Дозированная европеизация, накладываясь на тщательно оберегавшийся культурный код (вспомним об изоляции Немецкой слободы), не могла дать ожидавшегося от нее эффекта. Русские дворяне нередко тяготились необходимостью подчиняться заграничным офицерам – иноверцам и не изъявляли готовности у них учиться. В результате главный вопрос, касавшийся военной конкурентоспособности страны, так и не был решен – в конце XVII века, в годы правления Софьи, русская армия дважды обнаружила неспособность одолеть даже крымских татар, чья военная организация значительно отставала от европейской. Личностные ресурсы служилой элиты не удавалось мобилизовать на ее самоизменение. В то же время курс на европеизацию привел к вспышке личностной энергии у приверженцев старомосковской религиозной традиции, направивших эту энергию против государства и церкви. Жертвенный героизм старообрядцев еще больше оттенил важность именно человеческого измерения европеизации и недостаточность тех способов мобилизации личностных ресурсов, которые могли использовать первые Романовы.
Петр I, в отличие от них, осуществил целенаправленное огосударствление элиты, предельно ужесточив прежние условия службы и добавив к ним условия дополнительные в виде обязательного обучения в стране или за рубежом. Опорой царя в этом невиданном форсированном преобразовании человеческого материала стали иностранцы, которые впервые начали привлекаться не только на роли офицеров и учителей, но и в качестве государственных чиновников. Такой опорой стало и ближайшее окружение Петра, рекрутированное из незнатных слоев и способное содействовать в его преобразованиях, – Александр Меншиков был самым известным, но не единственным «выдвиженцем». Однако главной опорой реформатора являлся он сам – как уже говорилось выше, Петр только потому и мог принуждать меняться других, что сначала изменил себя.
Никакая, даже самая неограниченная власть не в состоянии одолеть историческую и культурную инерцию в обществе, если не преодолела ее внутри себя, а тем более – если рассматривает ее как главный источник своей устойчивости. При наличии достаточного исторического времени преобразование «человеческого фактора» возможно и при таком варианте развития, имеющем перед вариантом Петра неоспоримые преимущества органичности, основательности и гуманности. Но вопрос о том, располагала ли страна таким временем, тоже принадлежит к числу тех, которым суждено навсегда остаться открытыми. Дискуссии на сей счет продолжаются, но общепризнанные истины в подобных спорах не рождаются.
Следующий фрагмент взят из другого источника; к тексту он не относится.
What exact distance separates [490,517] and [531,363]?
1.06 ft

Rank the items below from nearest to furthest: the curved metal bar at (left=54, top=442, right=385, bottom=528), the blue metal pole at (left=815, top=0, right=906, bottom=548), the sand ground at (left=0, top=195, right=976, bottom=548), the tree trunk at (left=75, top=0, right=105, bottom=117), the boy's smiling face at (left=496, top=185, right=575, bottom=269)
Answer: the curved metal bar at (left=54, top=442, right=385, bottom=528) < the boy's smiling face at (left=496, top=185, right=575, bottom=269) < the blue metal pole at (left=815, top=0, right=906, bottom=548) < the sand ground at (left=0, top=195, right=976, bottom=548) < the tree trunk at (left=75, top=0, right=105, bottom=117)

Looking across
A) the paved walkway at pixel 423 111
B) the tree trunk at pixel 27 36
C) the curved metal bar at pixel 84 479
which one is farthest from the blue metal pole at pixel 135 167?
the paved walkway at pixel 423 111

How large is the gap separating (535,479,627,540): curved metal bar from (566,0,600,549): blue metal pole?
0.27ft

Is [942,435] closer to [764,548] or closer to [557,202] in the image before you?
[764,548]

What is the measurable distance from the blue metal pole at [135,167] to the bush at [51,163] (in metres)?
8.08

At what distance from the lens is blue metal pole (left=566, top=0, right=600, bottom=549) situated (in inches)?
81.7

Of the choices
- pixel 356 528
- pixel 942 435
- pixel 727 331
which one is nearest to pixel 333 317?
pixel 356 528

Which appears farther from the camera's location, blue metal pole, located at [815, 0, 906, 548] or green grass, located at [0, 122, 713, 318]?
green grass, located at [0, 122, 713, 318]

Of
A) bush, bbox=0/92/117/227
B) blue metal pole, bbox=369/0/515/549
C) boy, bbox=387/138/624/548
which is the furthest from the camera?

Принуждение и устрашение, использовавшиеся Петром для мобилизации личностных ресурсов на государственную службу, воспроизводили старомосковскую практику «беззаветного служения». Но – с существенными идеологическими коррективами. После смуты царь в значительной степени уже утратил функцию религиозного спасения подданных, позволявшую приравнивать служение земному правителю к служению Богу. Кроме того, в сознании элиты и более широких общественных слоев постепенно закреплялась абстрактная идея государства как сущности более высокого порядка, чем сам государь. При Петре I эта идея, которую в рационально оформленном виде привнесли в страну приглашавшиеся на русскую службу прибалтийские немцы, стала декларироваться официально. Но служение светскому государству не могло оставаться «беззаветным служением» в прежнем его воплощении; оно предполагало наличие регламентирующих службу законодательных правил. Учрежденная Петром «Табель о рангах» и явилась первым шагом в этом направлении: вводя строгую иерархию чинов (рангов), регламентируя продвижение по служебной лестнице и фиксируя предоставлявшиеся на разных ступенях этой лестницы статусные и сопутствовавшие им материальные преимущества, она оформляла взаимоотношения между государством и его служителями в виде своего рода контракта, учитывавшего интересы обеих сторон.
Тем самым «Табель о рангах» призвана была способствовать как мобилизации наличного «человеческого фактора» дворянской элиты, так и его качественному преобразованию. Кроме того, узаконивался и приток в элиту представителей низших классов – талант, индивидуальная энергия и заслуги открывали перед ними перспективу карьерного продвижения по лестнице чинов и, при достижении определенных рангов, получения личного или потомственного дворянства. Правда, при жизни Петра такая перспектива из-за непомерной тяжести службы соблазняла немногих – дабы уклониться от нее, дворяне порой сами готовы были превратиться в крестьян и даже в холопов, что, впрочем, тоже наказывалось.
Но впоследствии приток в высшее сословие из других слоев населения постоянно возрастал, и к концу правления Романовых выходцы из этих слоев составляли в дворянстве большинство.